Scraped caption text
^^^^^^^^

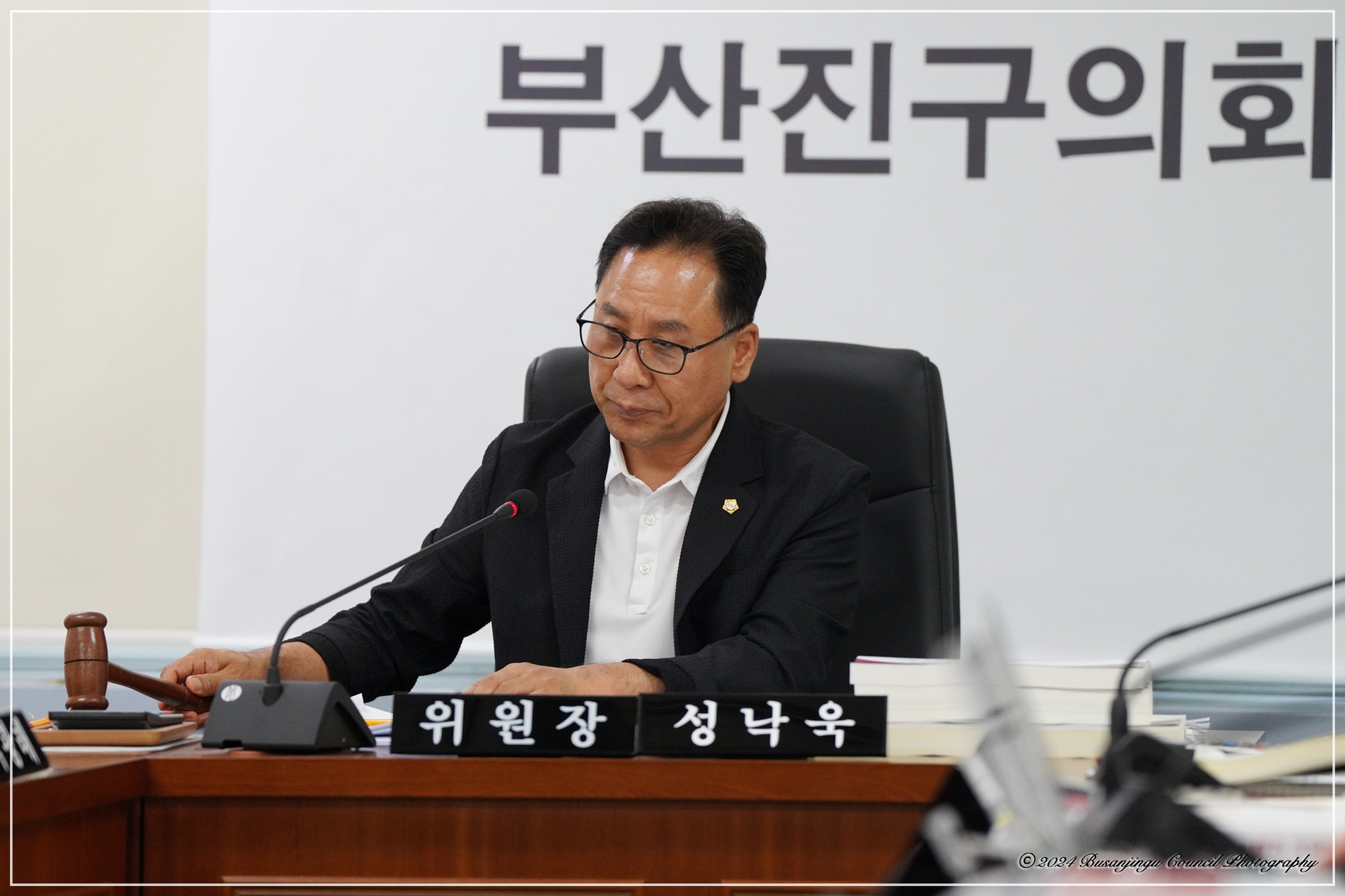 제343회 정례회 안전복지위원회 회의 3번째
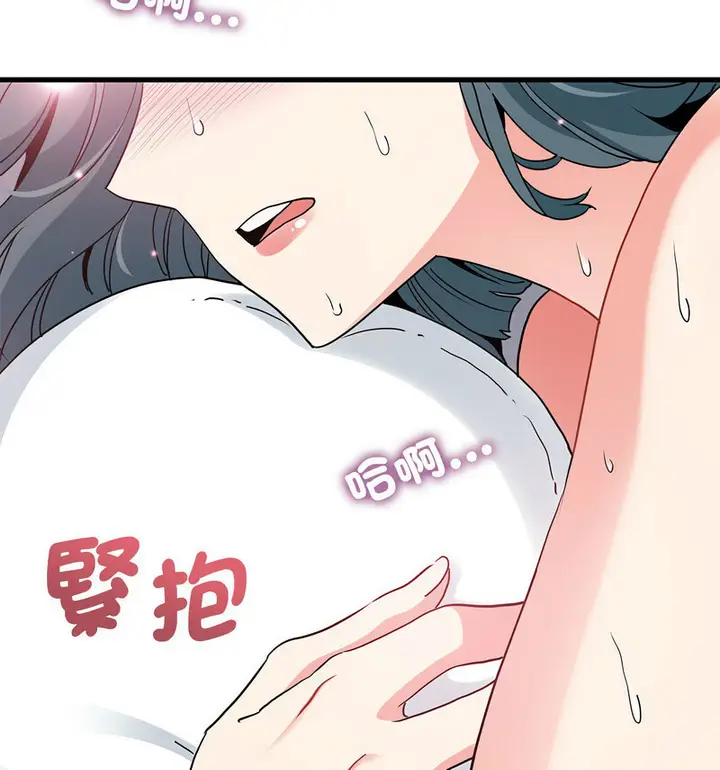 漫画《发小碰不得/强制催眠》第18话第96张图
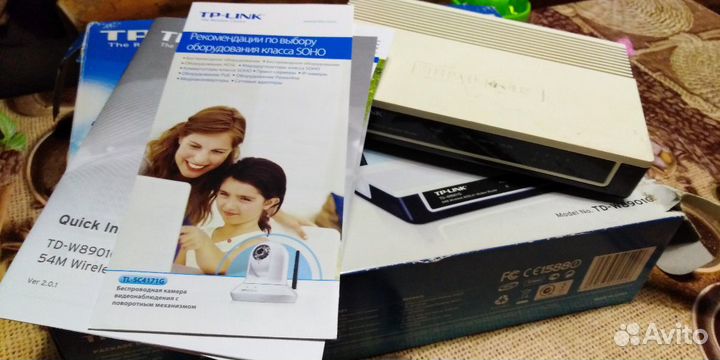 Роутер TP-link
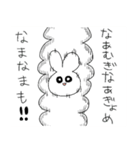 滑舌の悪いうさぎ（個別スタンプ：32）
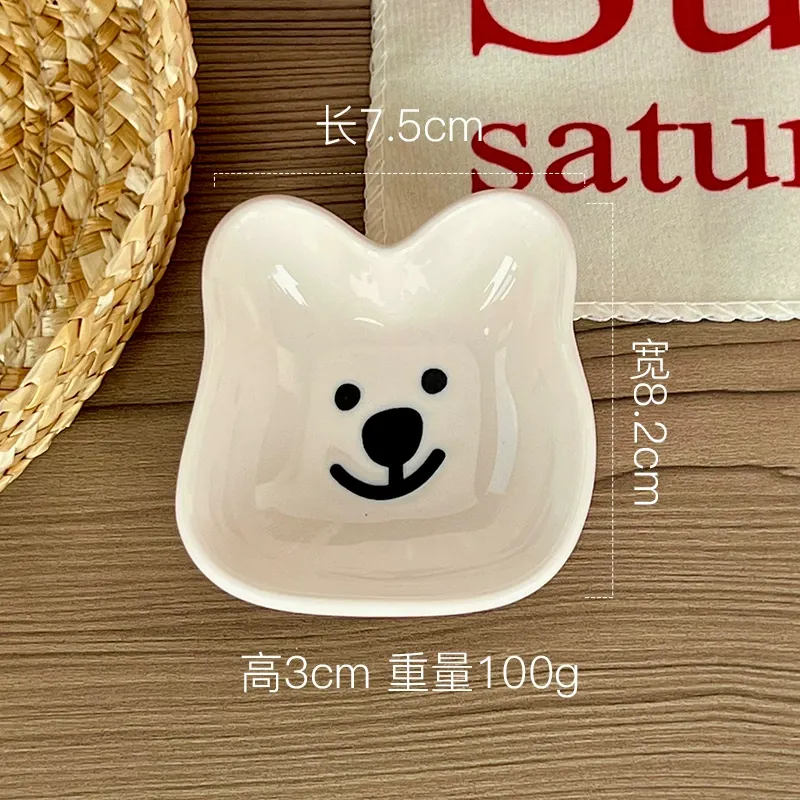 곰 디자인 세라믹 소스 접시 tableware view 11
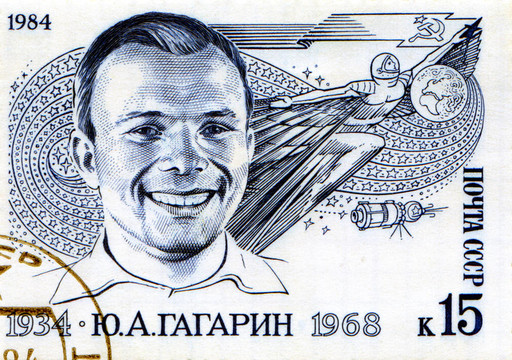 郵票與Yuri Gagarin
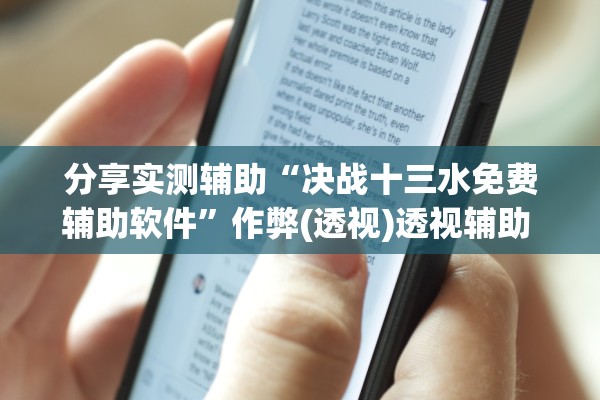 分享实测辅助“决战十三水免费辅助软件	”作弊(透视)透视辅助 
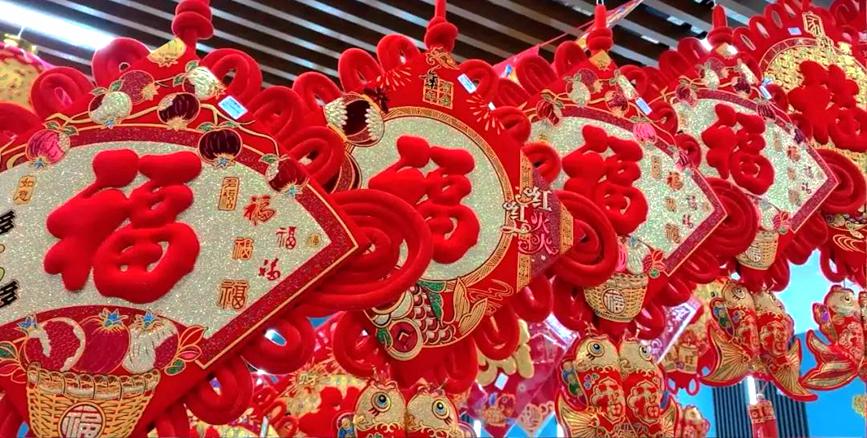 新春將至年味濃。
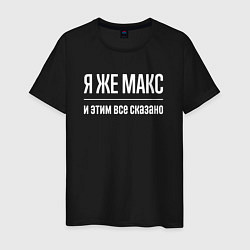 Футболка хлопковая мужская Я же Макс и этим всё сказано, цвет: черный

^^^^^^^^

WRITTEN TASK –
Reproduce the caption text of every row above verbatim, one row per line, and leave the pictures out.

ANSWER TO THIS EXERCISE –
 제343회 정례회 안전복지위원회 회의 3번째
 漫画《发小碰不得/强制催眠》第18话第96张图
 Роутер TP-link
 滑舌の悪いうさぎ（個別スタンプ：32）
 곰 디자인 세라믹 소스 접시 tableware view 11
 郵票與Yuri Gagarin
 分享实测辅助“决战十三水免费辅助软件	”作弊(透视)透视辅助 
 新春將至年味濃。
 Футболка хлопковая мужская Я же Макс и этим всё сказано, цвет: черный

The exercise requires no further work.